Według Anny O. wójt nie chciał pogodzić się z takim postawieniem sprawy i nadal twierdził, że „i tak będziemy razem”. Kiedy nie chciała zmienić zdania, zaczął ją nękać. O tym mówi bogaty akt oskarżenia. Wynika z niego, że Marek I. miał wysyłać pokrzywdzonej sms-y oraz telefonować do niej o różnych porach dnia i nocy, wyzywać ją, twierdzić, że jest chora psychicznie, rzucać w jej kierunku dokumentami, grozić jej, a także naruszać jej nietykalność cielesną dotykając ją bez jej zgody oraz izolować od innych pracowników, co w końcu doprowadziło pokrzywdzoną do targnięcia się na życie.

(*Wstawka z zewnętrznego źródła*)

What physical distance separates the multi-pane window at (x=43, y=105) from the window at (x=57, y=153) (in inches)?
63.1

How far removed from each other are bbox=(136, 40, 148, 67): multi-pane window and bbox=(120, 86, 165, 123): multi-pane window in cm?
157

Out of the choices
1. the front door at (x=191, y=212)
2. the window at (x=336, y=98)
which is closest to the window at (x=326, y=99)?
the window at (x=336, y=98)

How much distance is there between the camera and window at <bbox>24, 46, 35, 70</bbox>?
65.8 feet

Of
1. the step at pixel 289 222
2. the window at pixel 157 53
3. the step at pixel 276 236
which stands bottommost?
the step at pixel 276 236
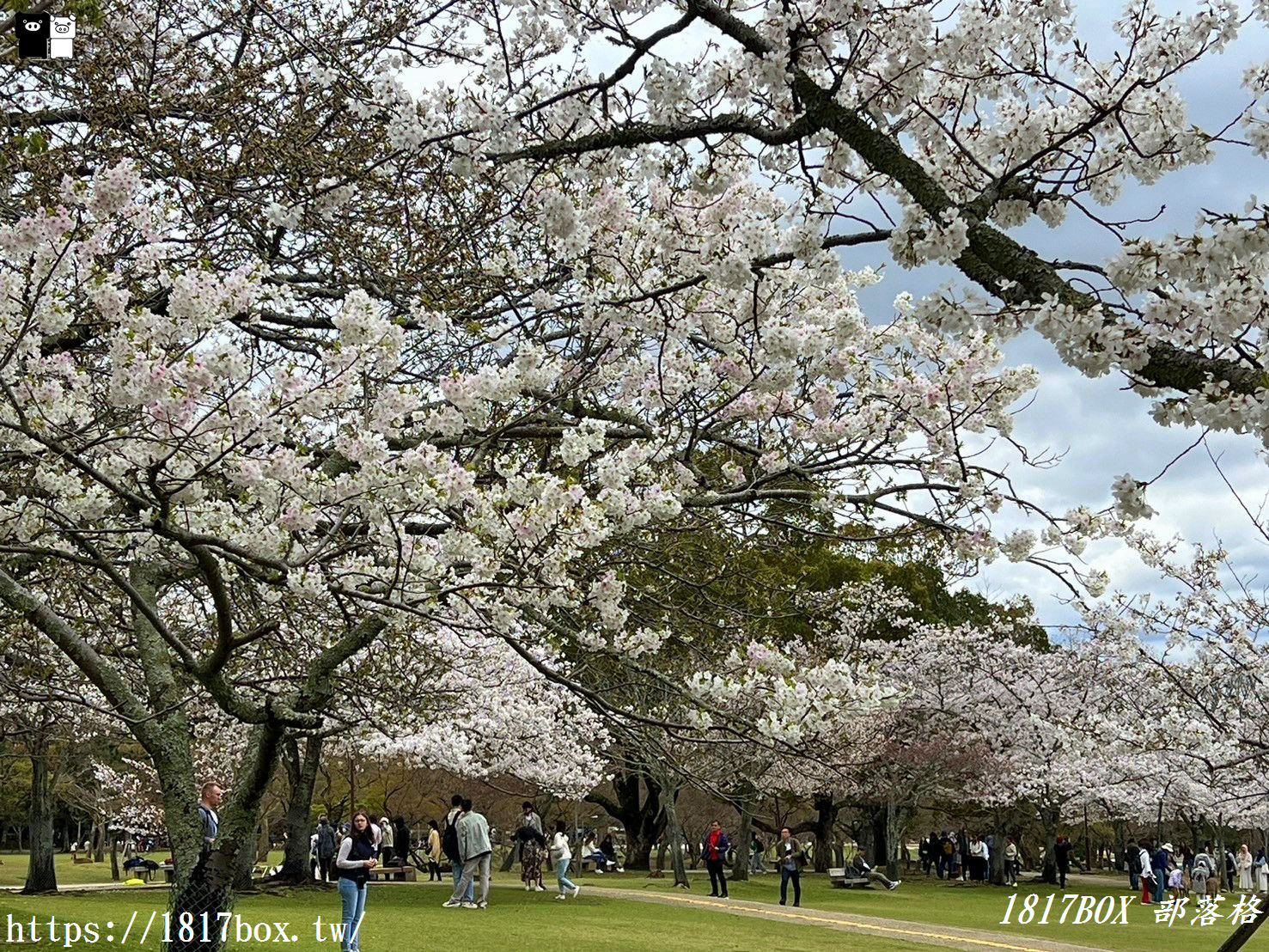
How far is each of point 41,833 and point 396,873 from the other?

To przestępstwo zagrożone jest karą od 2 do 12 lat pozbawienia wolności. Drugi zarzut wobec Marka I. dotyczy naruszenia praw pracowniczych pokrzywdzonej urzędniczki. Wójt miał jej m.in. wydawać polecenia, które w swej formie i treści uwłaczały godności pracownika i człowieka, bezpodstawnie opóźniać wypłatę nagrody i podwyżki, a także grozić jej nieudzieleniem urlopu i zwolnieniem z pracy.
Wójt Medyki twierdzi, że jest niewinny
W trakcie śledztwa Marek I. konsekwentnie nie przyznawał się do winy. Podobnie przed sądem. Twierdził, że nie robił pokrzywdzonej nic złego, a jedynie pomagał i „motywował ją do pracy”. Zaprzeczał też, by on i Anna O. mieli romans. Jednak podczas składania zeznań przyznał, że otrzymał od niej jej nagie zdjęcia. Pokrzywdzona potwierdziła, że je wysłała, podkreślała przy tym, że zrobiła to na wyraźnie żądanie wójta.

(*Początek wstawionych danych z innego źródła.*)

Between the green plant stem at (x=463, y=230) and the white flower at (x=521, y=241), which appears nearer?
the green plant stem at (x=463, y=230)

Marek I. w trakcie wcześniejszej rozprawy przyznał też, że proponował pokrzywdzonej 10 tys. złotych za wycofanie zarzutów wobec niego. Warto dodać, że propozycja pieniędzy za wycofanie zarzutów padła w obecności osoby trzeciej.
W zeznaniach oskarżony wójt Medyki podkreślał, że pokrzywdzona była „najgorszym pracownikiem w historii tego Urzędu Gminy”. Zarzucał jej m.in. liczne błędy, plotkowanie i słabe zaangażowanie w pracę. Nie umiał jednak odpowiedzieć logicznie na proste pytania prok. Anny Niżnik-Hop dlaczego wobec tego nigdy nie udzielił pracownicy nagany, ani oficjalnego upomnienia, czy w końcu nie zwolnił jej z pracy. Zamiast tego jego podwładna otrzymywała ponadnormatywne nagrody.
– Nie chciałem jej robić przykrości, lubiłem ją – twierdził wójt, chociaż zaledwie kilka minut wcześniej zeznawał, że pokrzywdzona używała wobec niego wulgarnych słów, podważała jego kompetencje, a nawet groziła mu, że „wbije mu nóż w plecy”. Twierdził też, że pozostawiła w jego pokoju urządzenie podsłuchowe. Jednak ani faktu podsłuchiwania go, ani gróźb karalnych, które pokrzywdzona miała kierować pod adresem Marka I., ten nie zgłosił organom ścigania.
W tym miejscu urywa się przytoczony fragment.